TASK OBJECTIVE –
Give back each line of the material that contains the word "scientific".

─── DATA RECORDS ───

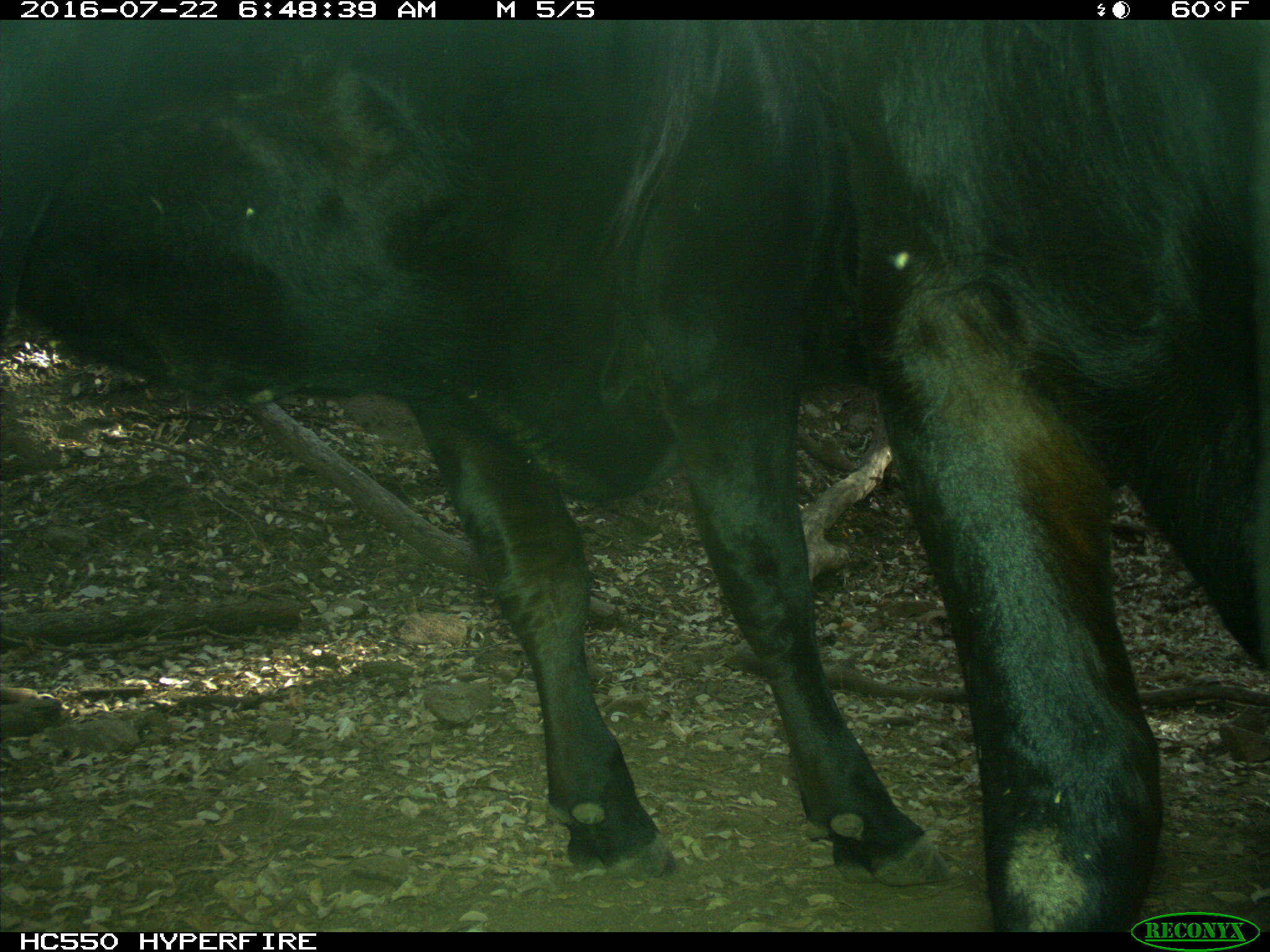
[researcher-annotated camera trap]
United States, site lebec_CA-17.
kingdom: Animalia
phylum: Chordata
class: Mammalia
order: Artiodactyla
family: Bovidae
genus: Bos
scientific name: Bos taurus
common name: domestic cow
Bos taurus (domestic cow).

───
─── DATA RECORDS ───

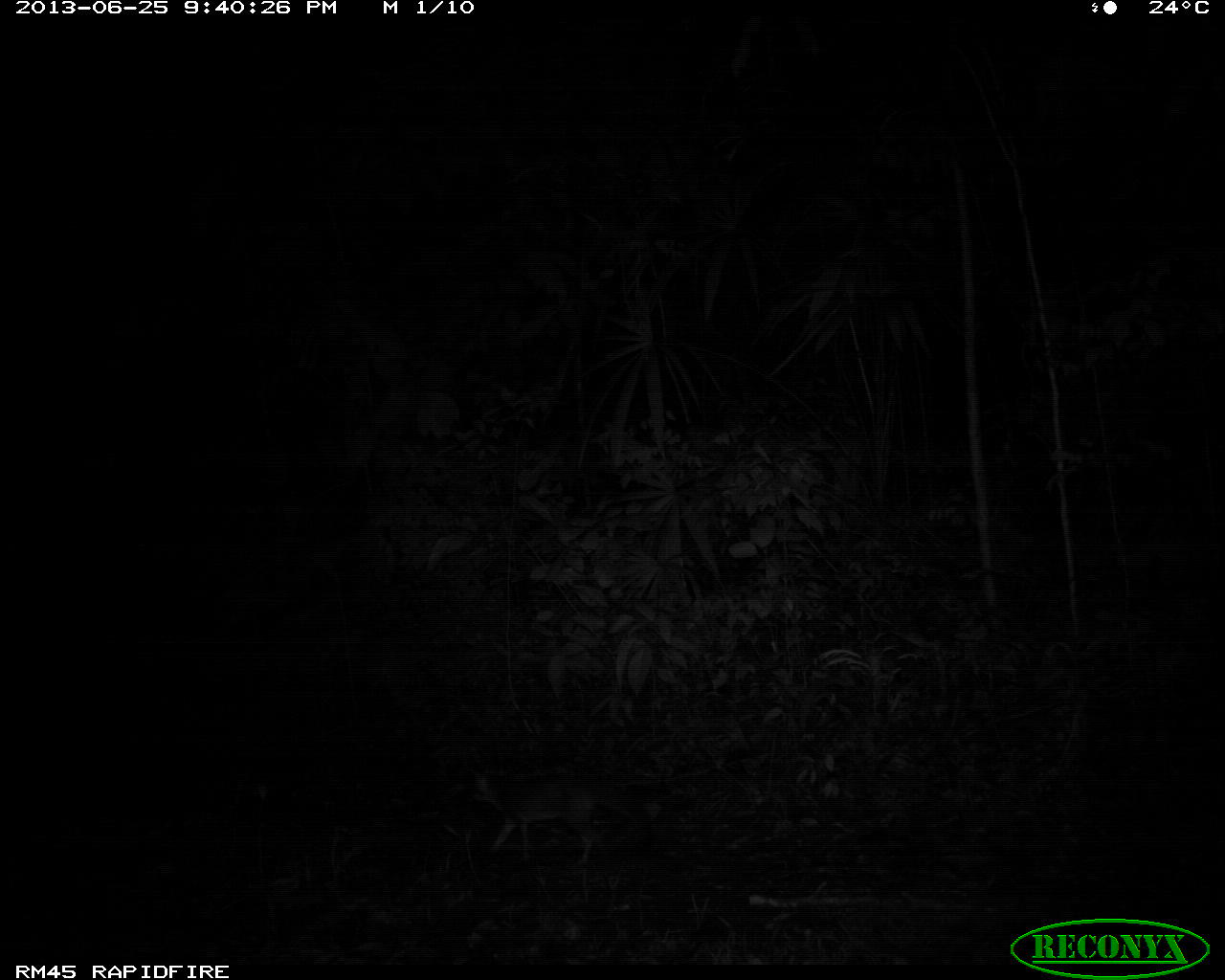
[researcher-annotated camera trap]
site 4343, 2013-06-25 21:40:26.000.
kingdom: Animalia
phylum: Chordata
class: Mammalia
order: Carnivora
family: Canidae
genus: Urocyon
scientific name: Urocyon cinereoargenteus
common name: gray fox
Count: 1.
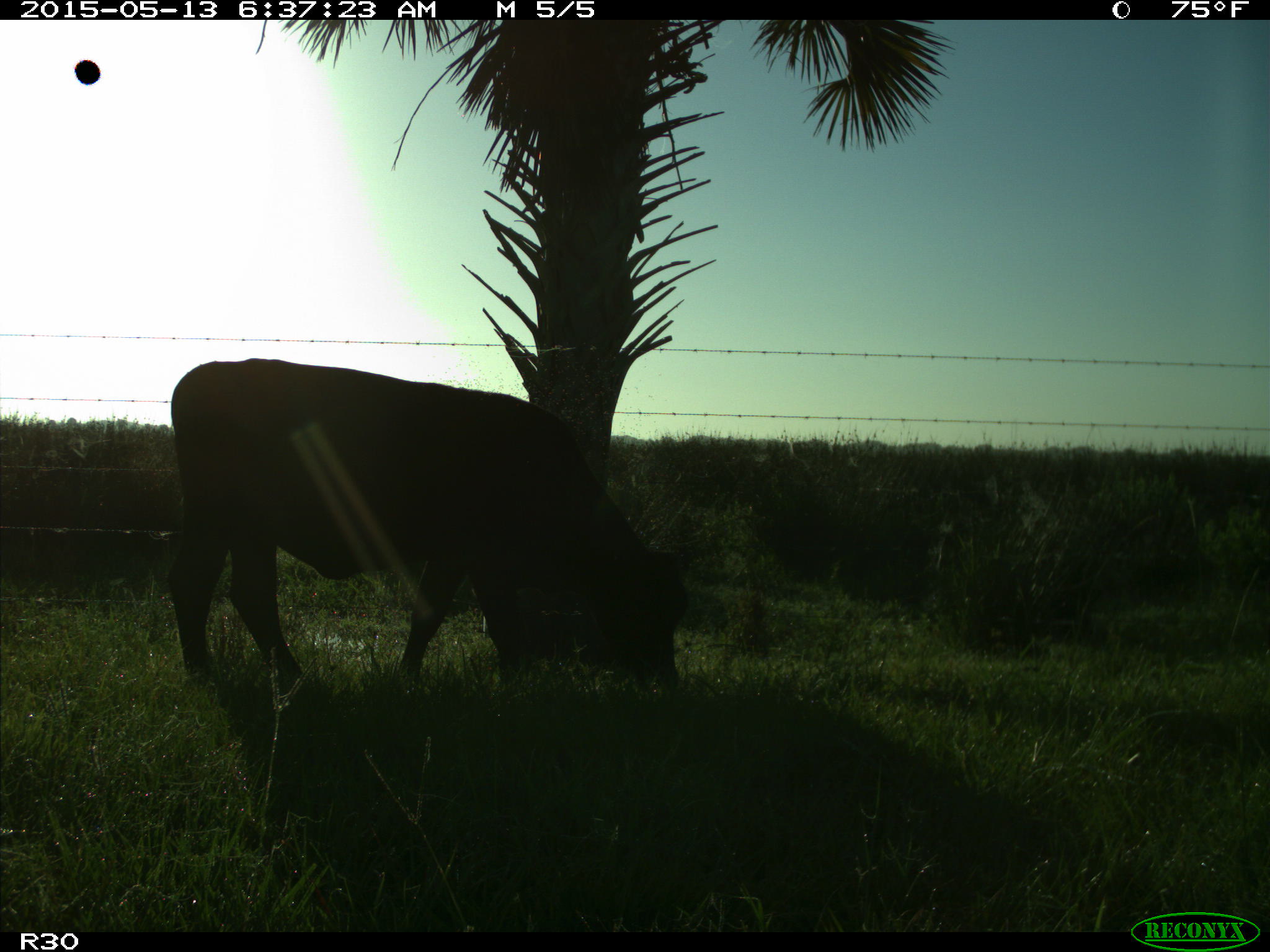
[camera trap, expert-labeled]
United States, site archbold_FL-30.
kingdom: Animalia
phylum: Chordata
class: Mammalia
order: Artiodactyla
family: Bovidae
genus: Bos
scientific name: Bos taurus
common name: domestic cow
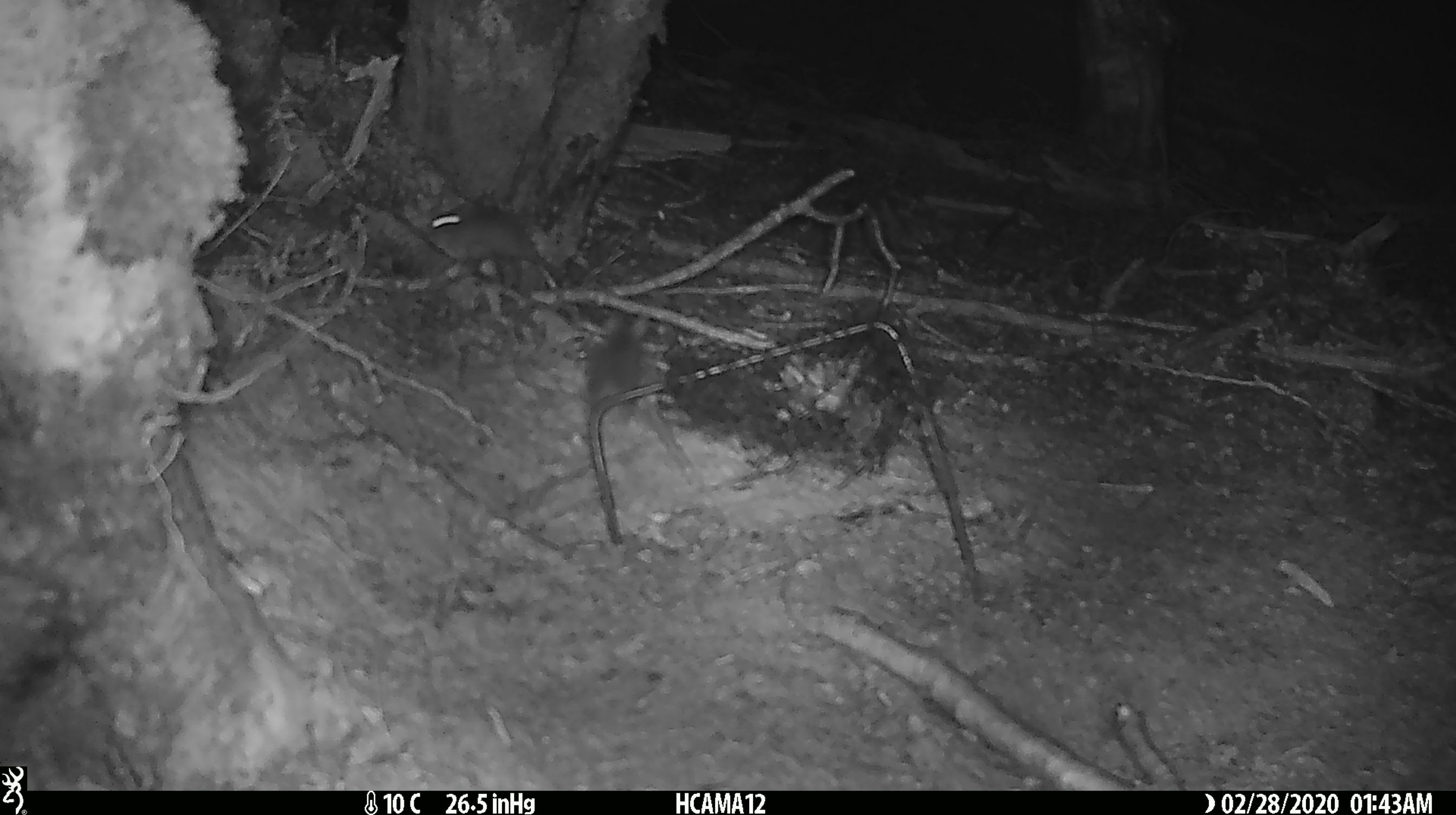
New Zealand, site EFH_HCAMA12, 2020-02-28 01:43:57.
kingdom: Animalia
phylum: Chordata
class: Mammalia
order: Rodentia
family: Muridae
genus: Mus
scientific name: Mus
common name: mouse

───

TASK OUTPUT –
scientific name: Bos taurus
scientific name: Urocyon cinereoargenteus
scientific name: Bos taurus
scientific name: Mus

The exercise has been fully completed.